What is needed — Report each line of the data that includes the word "site".
"""
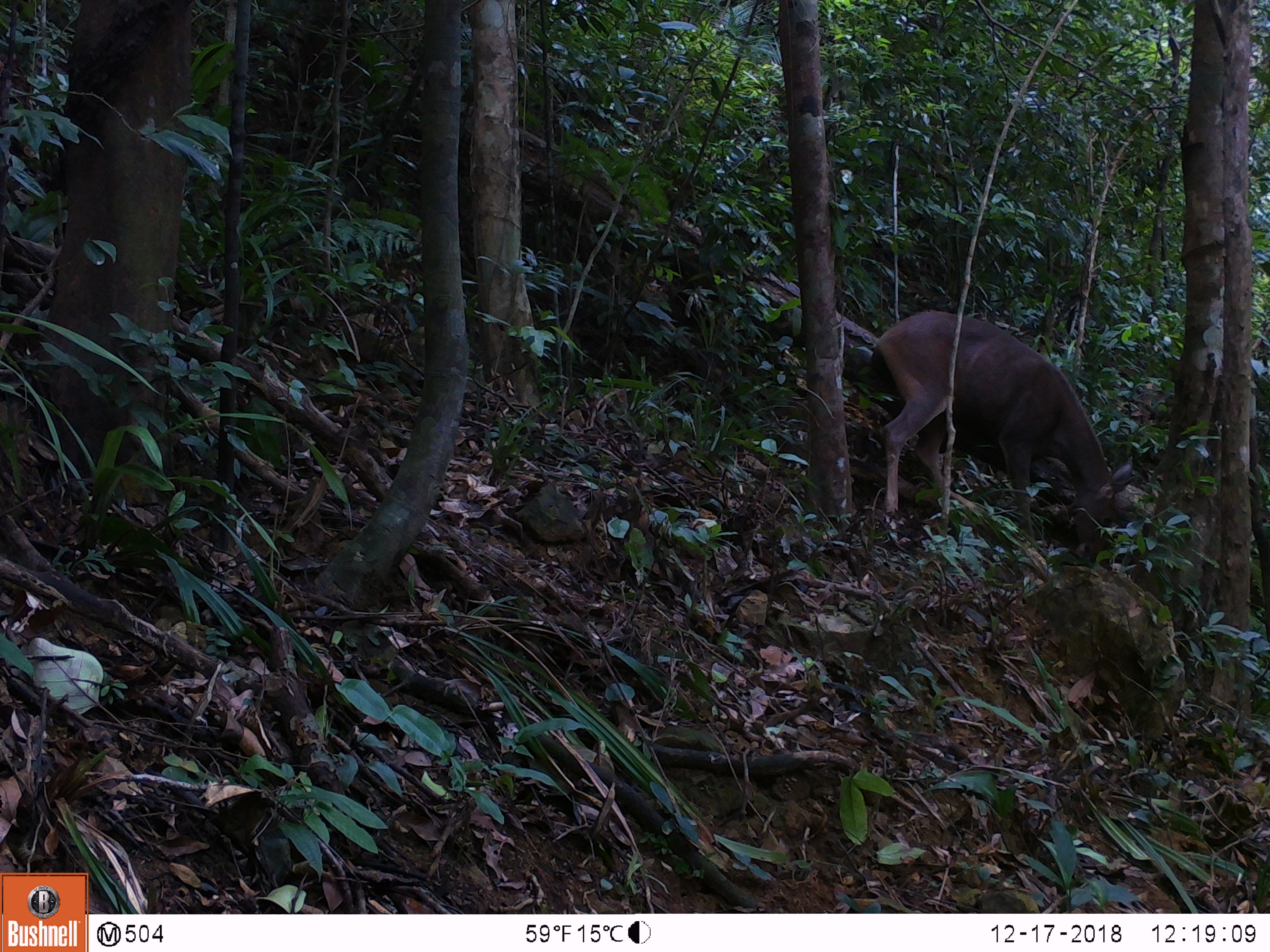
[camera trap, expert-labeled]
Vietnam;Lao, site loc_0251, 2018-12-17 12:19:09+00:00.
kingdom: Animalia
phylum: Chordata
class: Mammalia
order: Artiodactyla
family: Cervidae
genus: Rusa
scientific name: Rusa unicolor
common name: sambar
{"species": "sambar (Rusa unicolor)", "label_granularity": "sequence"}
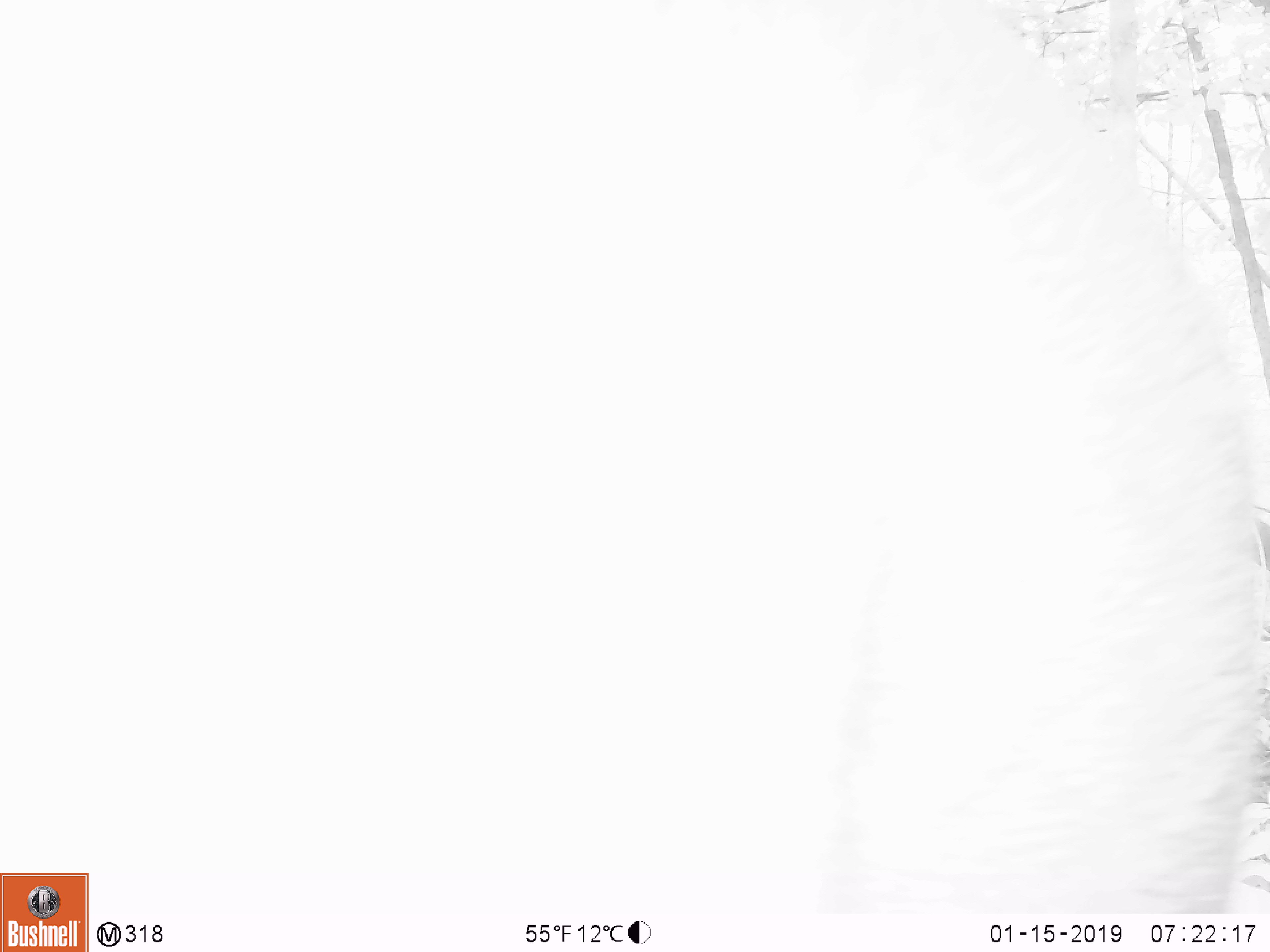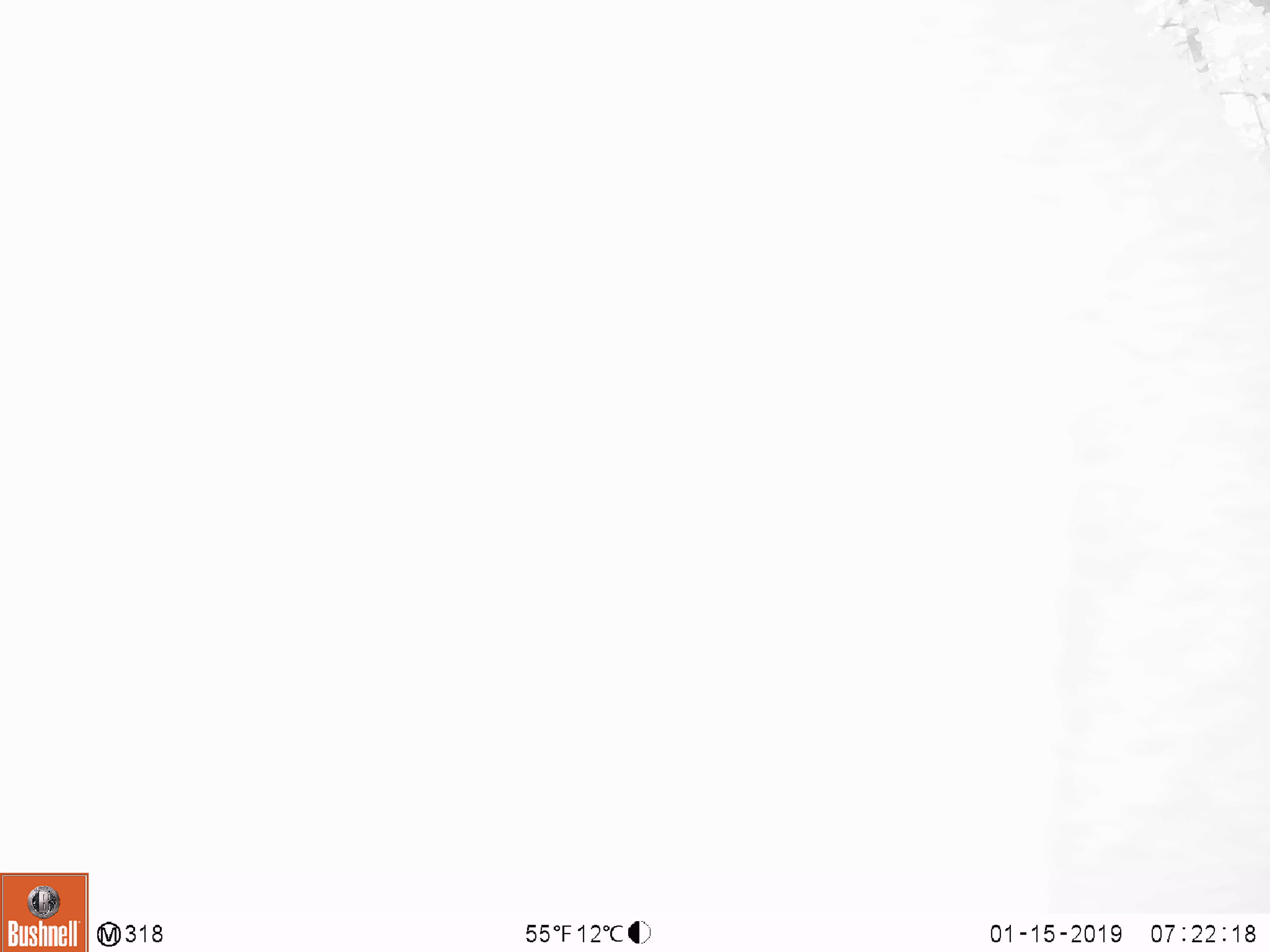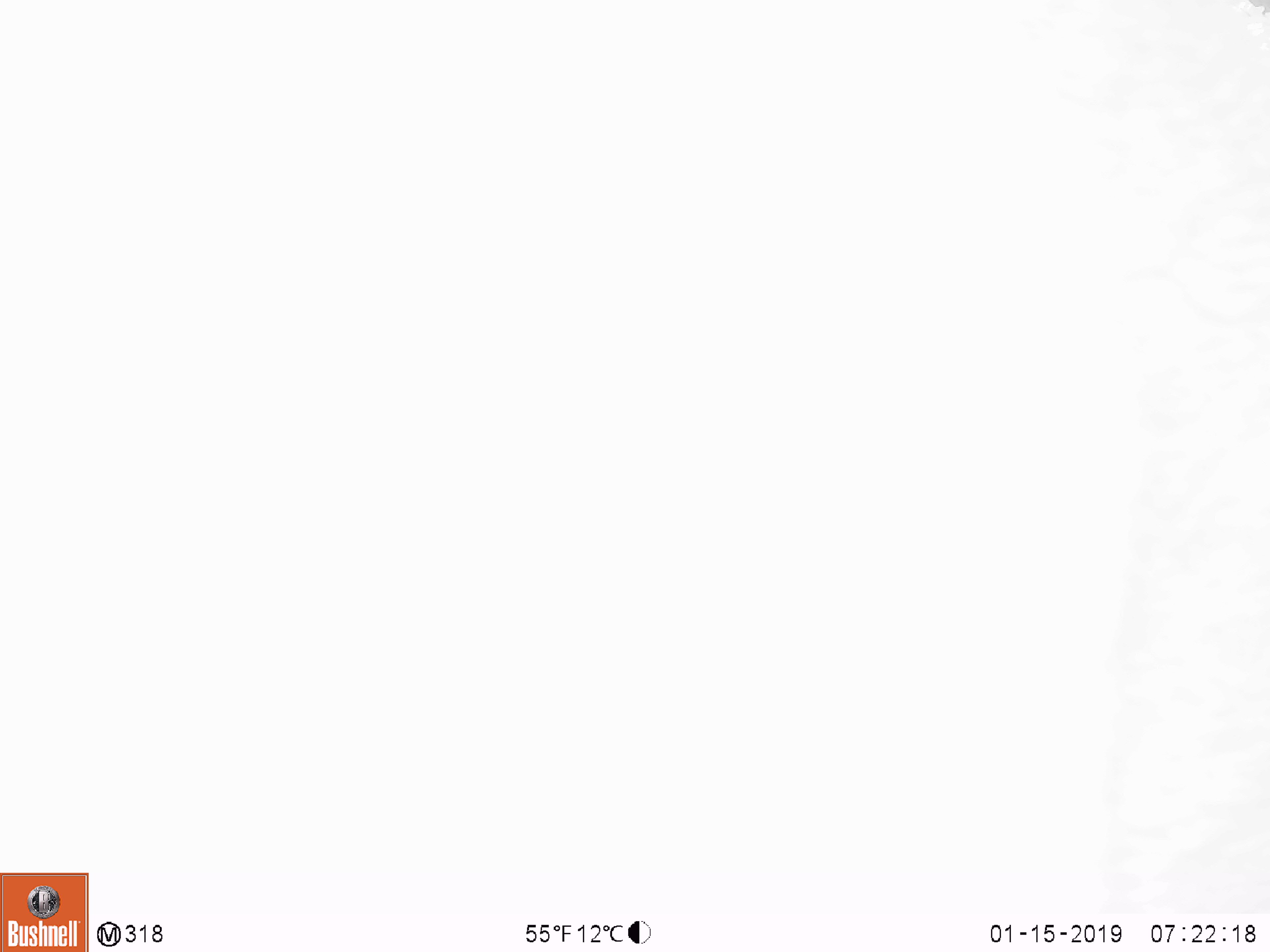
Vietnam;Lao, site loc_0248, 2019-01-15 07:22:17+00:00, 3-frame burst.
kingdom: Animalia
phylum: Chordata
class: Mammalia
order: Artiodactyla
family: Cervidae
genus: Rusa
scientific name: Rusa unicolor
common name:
"""
Final answer —
Vietnam;Lao, site loc_0251, 2018-12-17 12:19:09+00:00.
Vietnam;Lao, site loc_0248, 2019-01-15 07:22:17+00:00, 3-frame burst.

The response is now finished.